* GIVEN REQUEST A
Using the Frankenstein play article below, decide whether each statement agrees with it, and answer yes or no with the deciding words quoted: (i) The production is set in Geneva in 1816. (ii) Percy Shelley succeeds in writing the Gothic tale. (iii) Mary Godwin Shelley's mother was Mary Wollstonecraft.
* GIVEN REQUEST B
List every person who, according to the Frankenstein play article below, took part in the challenge to write a Gothic tale.

* SOURCE EXTRACT

Concordia's Thursday Report

Vol. 29, No.10

February 10, 2005

 

Play about Frankenstein

 

Student actors Esther Maloney and Christopher Cook

Student actors Esther Maloney and Christopher Cook
Photo by Raymond Marius Boucher

The setting of the next production by senior acting students is Geneva, in 1816, and the premise is well known: Percy Shelley, George Byron, Claire Clairmont and Mary Godwin have challenged each other to write a Gothic tale.

Only Mary succeeds. Her Frankenstein and his monster become one of the recurring images of the modern world. Her life and that of the other young people echo her tale.

Mary Godwin Shelley, author of Frankenstein, had a hard life. She was the daughter of feminist Mary Wollstonecraft and radical William Godwin, and married the Romantic poet Percy Bysshe Shelley.

* LISTING
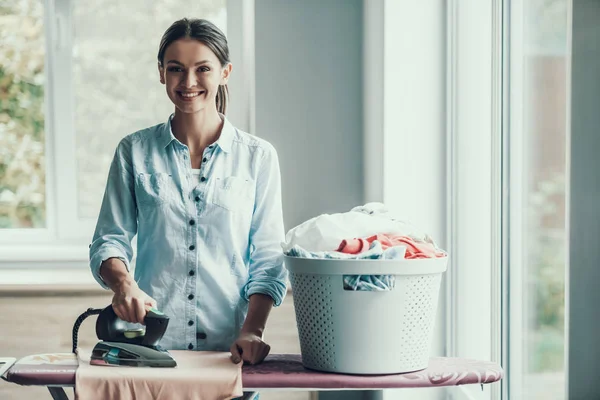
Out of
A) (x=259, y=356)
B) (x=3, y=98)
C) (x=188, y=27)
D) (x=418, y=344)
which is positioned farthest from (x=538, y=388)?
(x=3, y=98)

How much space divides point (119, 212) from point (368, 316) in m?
0.60

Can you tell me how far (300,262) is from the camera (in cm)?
146

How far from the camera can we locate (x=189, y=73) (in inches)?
63.1

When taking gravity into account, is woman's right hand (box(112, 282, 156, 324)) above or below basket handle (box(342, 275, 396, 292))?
below

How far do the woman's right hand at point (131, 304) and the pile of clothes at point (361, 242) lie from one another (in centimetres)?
29

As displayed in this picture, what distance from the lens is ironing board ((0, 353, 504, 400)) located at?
1380 mm

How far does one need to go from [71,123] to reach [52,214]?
38 centimetres

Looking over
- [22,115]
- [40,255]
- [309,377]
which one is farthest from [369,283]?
[22,115]

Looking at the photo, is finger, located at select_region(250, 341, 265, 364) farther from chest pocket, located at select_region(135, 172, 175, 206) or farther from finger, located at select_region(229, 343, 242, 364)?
chest pocket, located at select_region(135, 172, 175, 206)

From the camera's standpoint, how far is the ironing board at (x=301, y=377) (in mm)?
1380

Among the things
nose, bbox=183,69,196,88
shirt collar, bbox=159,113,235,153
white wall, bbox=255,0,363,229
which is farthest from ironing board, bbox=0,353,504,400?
white wall, bbox=255,0,363,229

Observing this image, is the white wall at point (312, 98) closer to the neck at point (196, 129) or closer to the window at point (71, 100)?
the window at point (71, 100)

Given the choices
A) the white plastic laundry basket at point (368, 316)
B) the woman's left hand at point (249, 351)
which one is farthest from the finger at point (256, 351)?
the white plastic laundry basket at point (368, 316)

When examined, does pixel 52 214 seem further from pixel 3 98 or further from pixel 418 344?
pixel 418 344
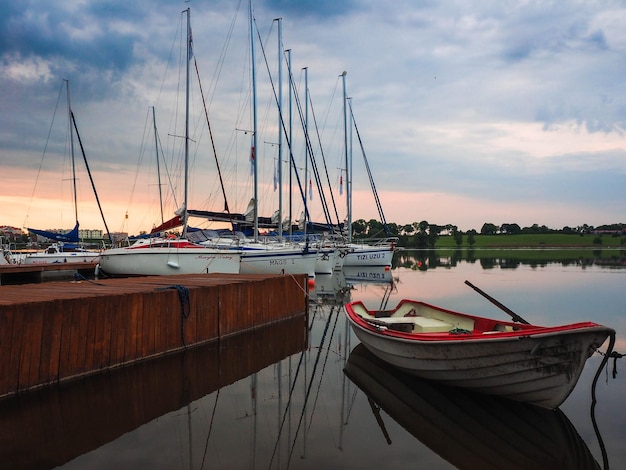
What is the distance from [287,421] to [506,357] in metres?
4.11

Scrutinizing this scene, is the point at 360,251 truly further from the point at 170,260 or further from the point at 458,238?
the point at 458,238

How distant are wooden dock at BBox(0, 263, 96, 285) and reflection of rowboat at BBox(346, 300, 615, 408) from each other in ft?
70.6

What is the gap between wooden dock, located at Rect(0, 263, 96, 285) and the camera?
26767mm

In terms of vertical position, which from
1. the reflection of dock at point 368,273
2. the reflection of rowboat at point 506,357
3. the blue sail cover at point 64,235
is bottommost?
the reflection of dock at point 368,273

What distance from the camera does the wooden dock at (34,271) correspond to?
26767 mm

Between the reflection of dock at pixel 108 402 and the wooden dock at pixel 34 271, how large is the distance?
17.0 meters

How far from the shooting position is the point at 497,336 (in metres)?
9.59

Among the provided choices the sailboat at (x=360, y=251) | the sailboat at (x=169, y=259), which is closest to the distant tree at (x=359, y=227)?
the sailboat at (x=360, y=251)

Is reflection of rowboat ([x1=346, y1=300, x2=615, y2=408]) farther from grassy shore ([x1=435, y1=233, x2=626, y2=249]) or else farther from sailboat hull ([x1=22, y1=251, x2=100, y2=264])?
grassy shore ([x1=435, y1=233, x2=626, y2=249])

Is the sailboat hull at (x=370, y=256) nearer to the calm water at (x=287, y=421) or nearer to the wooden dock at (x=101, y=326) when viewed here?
the wooden dock at (x=101, y=326)

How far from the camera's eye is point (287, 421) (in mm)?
9617

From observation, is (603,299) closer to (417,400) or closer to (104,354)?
(417,400)

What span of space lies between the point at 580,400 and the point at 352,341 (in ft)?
24.3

* WORKED SOLUTION A
(i) Yes: "The setting of the next production by senior acting students is Geneva, in 1816"
(ii) No: "Only Mary succeeds."
(iii) Yes: "She was the daughter of feminist Mary Wollstonecraft and radical William Godwin"

* WORKED SOLUTION B
Percy Shelley, George Byron, Claire Clairmont, Mary Godwin